Solía tocar el piano. Digo solía porque vendí mi viejo piano vertical Yamaha para poderme costear el carné de conducir y llevar a mis hijos al cole en mi nuevo hogar. Sí, por ellos se hacen sacrificios enormes. Aunque, cabe decir, que mi antiguo piano estaba para sostener fotografías y acumular polvo. Ahora odio tocar el piano. Pero ya basta de hablar de mí, parece que me esté mirando el ombligo todo el rato.
Lo que hoy os quería decir es que cuando, de pequeña, iba al conservatorio y una partitura se me atascaba y no había manera de avanzar en su ejecución, me aconsejaban una cosa: dejarla aparcada por un tiempo. Porque el insistir e insistir no hace sino bloquear más la mente y no dejar que respire el problema. Acabamos viendo los pocos compases que alcanza nuestra vista y no acertamos a las teclas, ni al ritmo, ni a la melodía.
En la novela me está pasando lo mismo, así que voy a dejar de lado el capítulo que tanto me está dando quebraderos de cabeza para cogerlo más adelante y verlo desde una perspectiva más aireada. Lógicamente esto no se puede aplicar a todos los problemas. Los problemas con los hijos son una muestra. No los puedes aparcar porque cuando los retomas el problema se ha agrandado. ¿qué hacer en esos casos? Paciencia, constancia y amor, mucho amor.

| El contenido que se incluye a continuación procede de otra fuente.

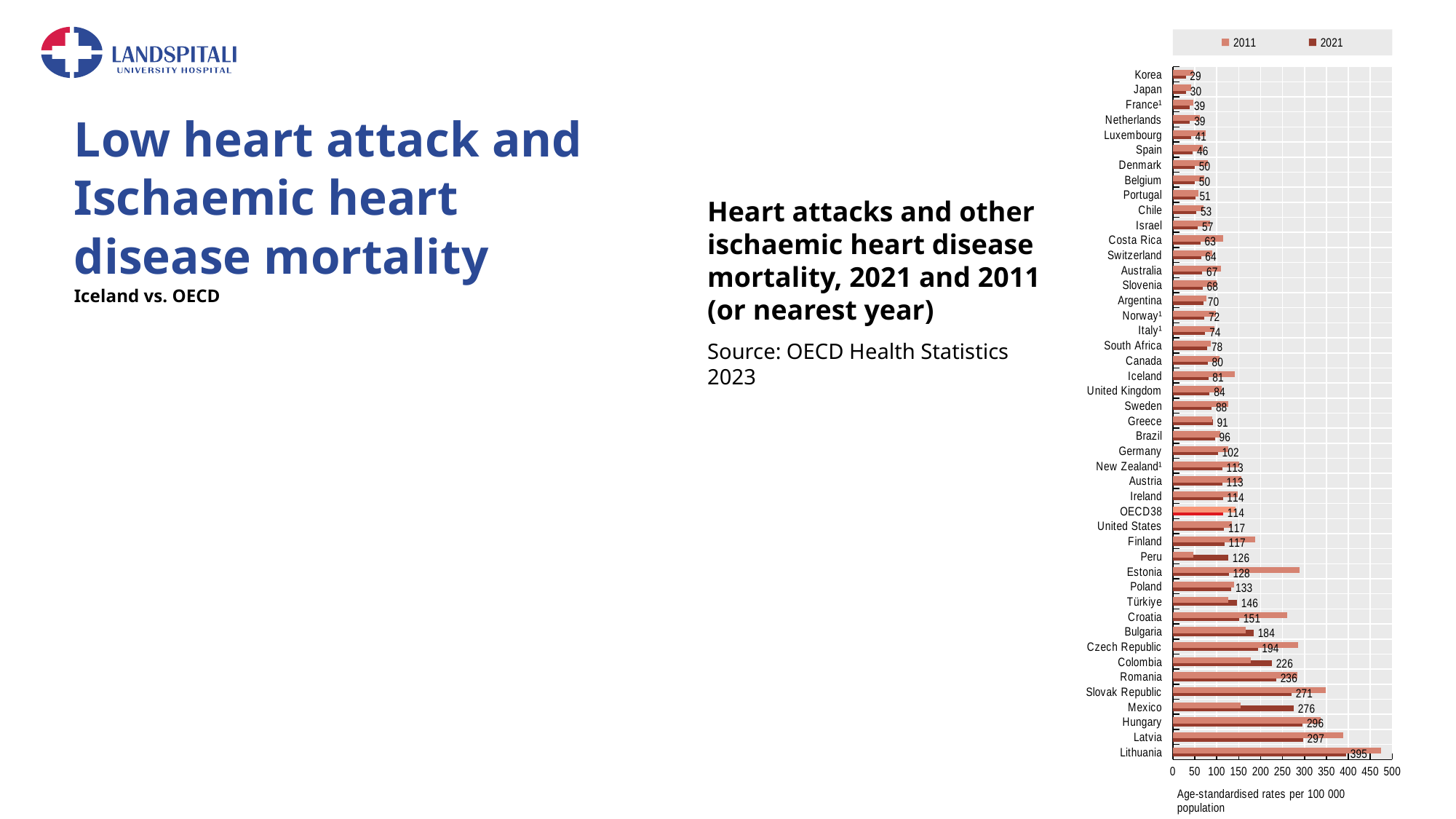
What is the difference between the 2021 values for Lithuania and Korea? 366 Is the 2011 value for Lithuania greater or less than 450? greater What kind of chart is shown on the slide? Bar chart What is the difference between the 2021 values for OECD38 and Iceland? 33 How many series does the legend list? 2 What is the 2021 value shown for OECD38? 114 Which country has the highest 2021 mortality rate in the chart? Lithuania Which country has the lowest 2021 mortality rate in the chart? Korea Is the 2011 value for Iceland greater or less than 100? greater What is the 2021 heart disease mortality rate shown for Iceland? 81 Which has a higher 2021 value, Latvia or Hungary? Latvia What is the 2021 value shown for Lithuania? 395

Sin embargo no todos los problemas son tan graves, al menos no como nos parecen vistos desde la lupa de una mente bloqueada. A veces es bueno alejarse, ver las cosas con objetividad, en frío y ¡ZAS! de golpe aparece la solución, tan sencilla, tan asequible que nos parece imposible no haberla visto antes.
Si necesitas resolver un problema que no tiene solución, te equivocas, no hay problemas imposibles, sino soluciones poco imaginativas. Si lo necesitas, UN KIT KAT. Mañana será otro día.